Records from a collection
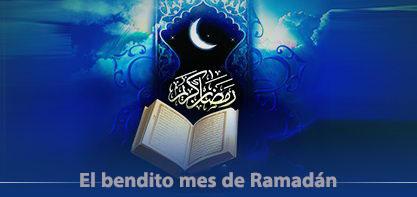 El mes de Ramadán y los factores que crean la identidad musulmana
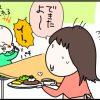 ufufu.tv漫画家「中島雪絵」さんの育児子育てマンガSelection-vol.138をお送りします!
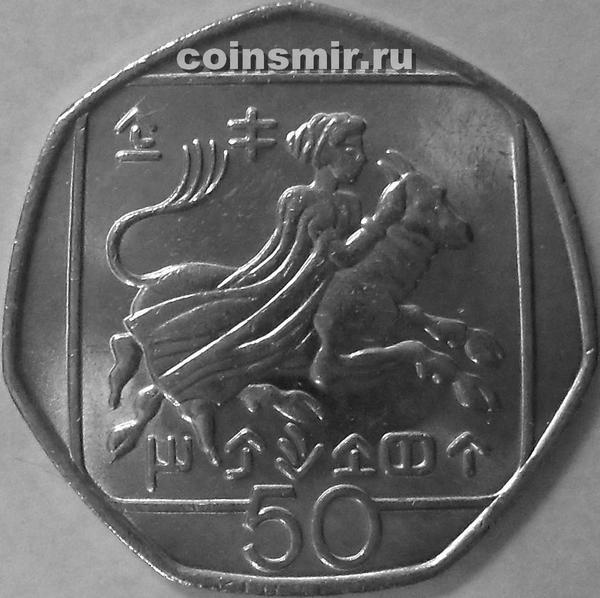50 центов 1998 Кипр.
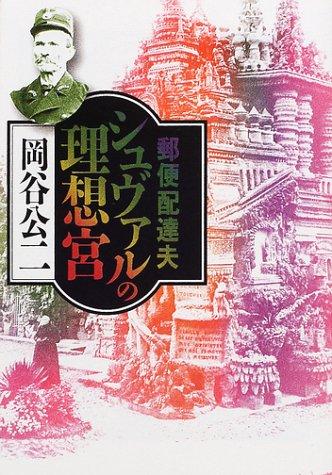 郵便配達夫シュヴァルの理想宮 (河出文庫)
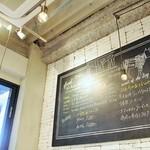 カフェ&ブックス ビブリオテーク - 店内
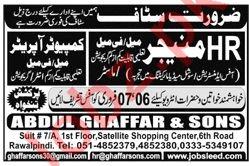 HR Manager & Computer Operator Jobs 2019 in Rawalpindi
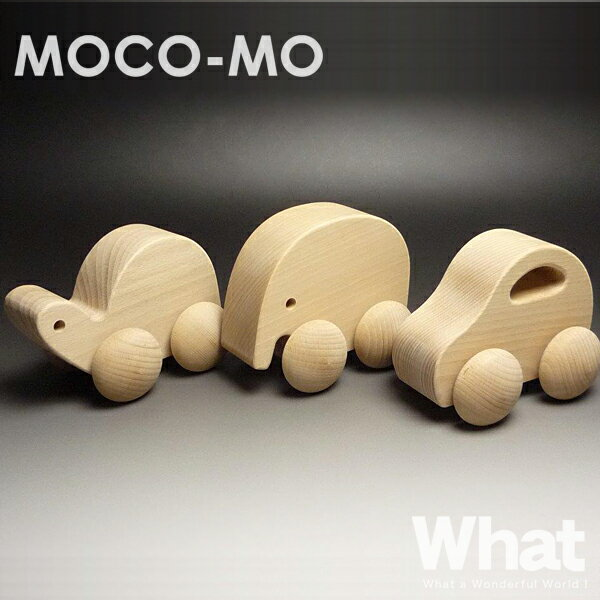《全3種》WOODNY MOCO-MO ころころオルゴール モコモ 【ウッドニー デザイン雑貨 玩具 おもちゃ 赤ちゃん 出産祝い 贈り物 誕生日 お祝い プレゼント ギフト】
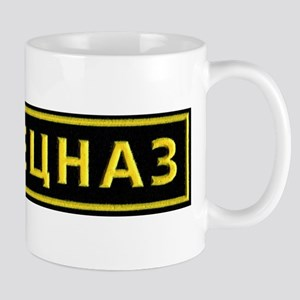 Spetsnaz Russian Special military forces Mugs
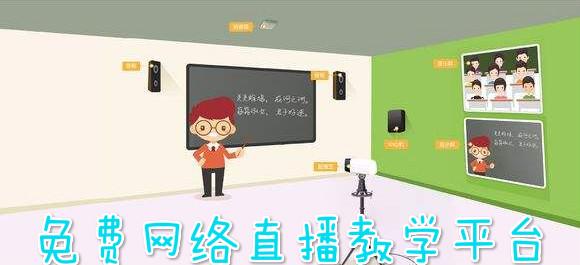 最适合讲课直播平台_ 在线直播授课软件_电视直播课堂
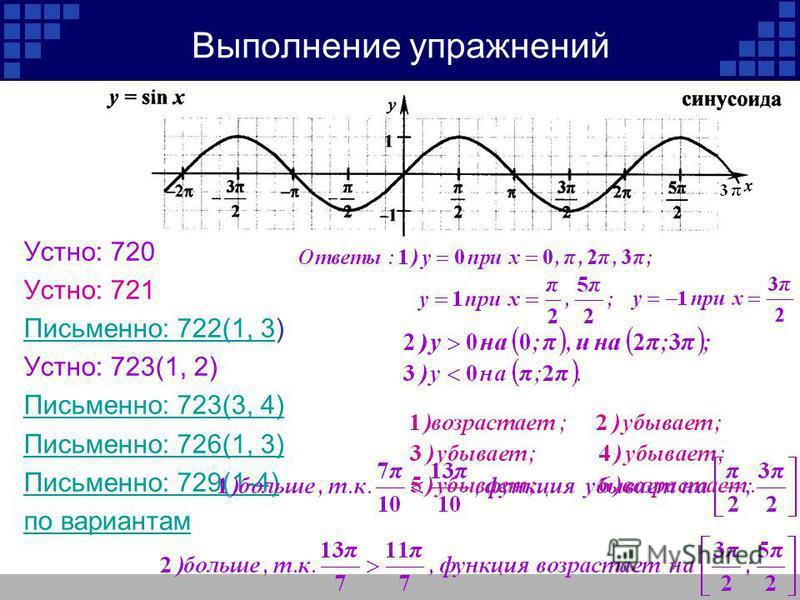 Основные свойства функции y=sinx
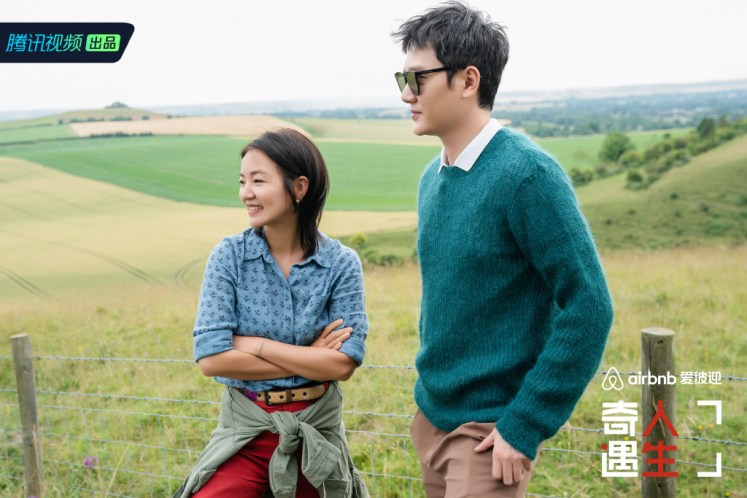 William Feng Shaofeng Once Doubted Why Zanilia Zhao Liying Married Him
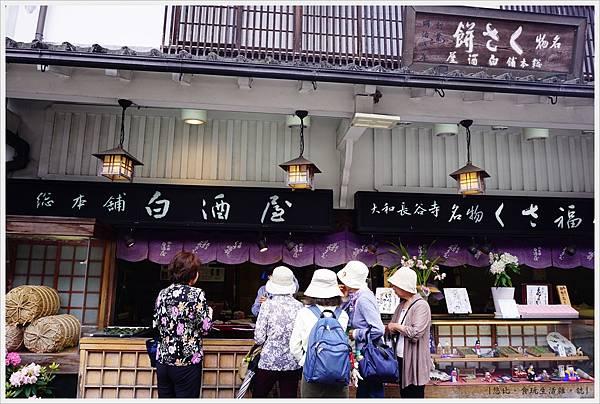 奈良長谷寺-158.JPG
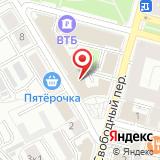 Министерство транспорта Тверской области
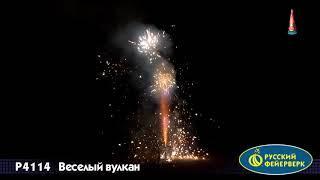 """Р4114 Фонтан пиротехнический """"Веселый вулкан"""""""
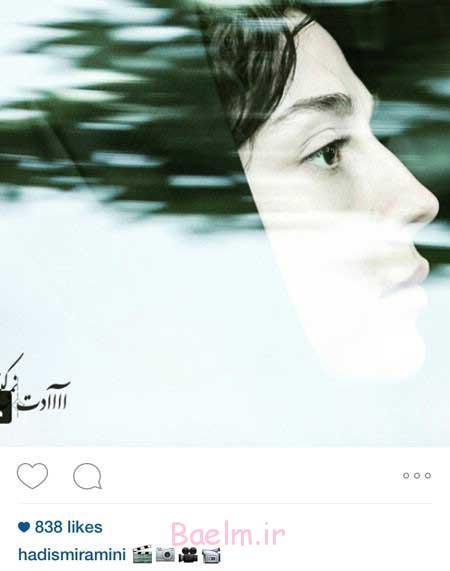 حدیث میرامینی در نمایی از فیلم «عادت نمیکنم»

Exercise description: Exactly the lines from the one containing "Основные свойства функции y=sinx" to the final line of the entries are wanted; please write them out, both ends included, but not the pictures.

Written solution:
 Основные свойства функции y=sinx
 William Feng Shaofeng Once Doubted Why Zanilia Zhao Liying Married Him
 奈良長谷寺-158.JPG
 Министерство транспорта Тверской области
 """Р4114 Фонтан пиротехнический """"Веселый вулкан"""""""
 حدیث میرامینی در نمایی از فیلم «عادت نمیکنم»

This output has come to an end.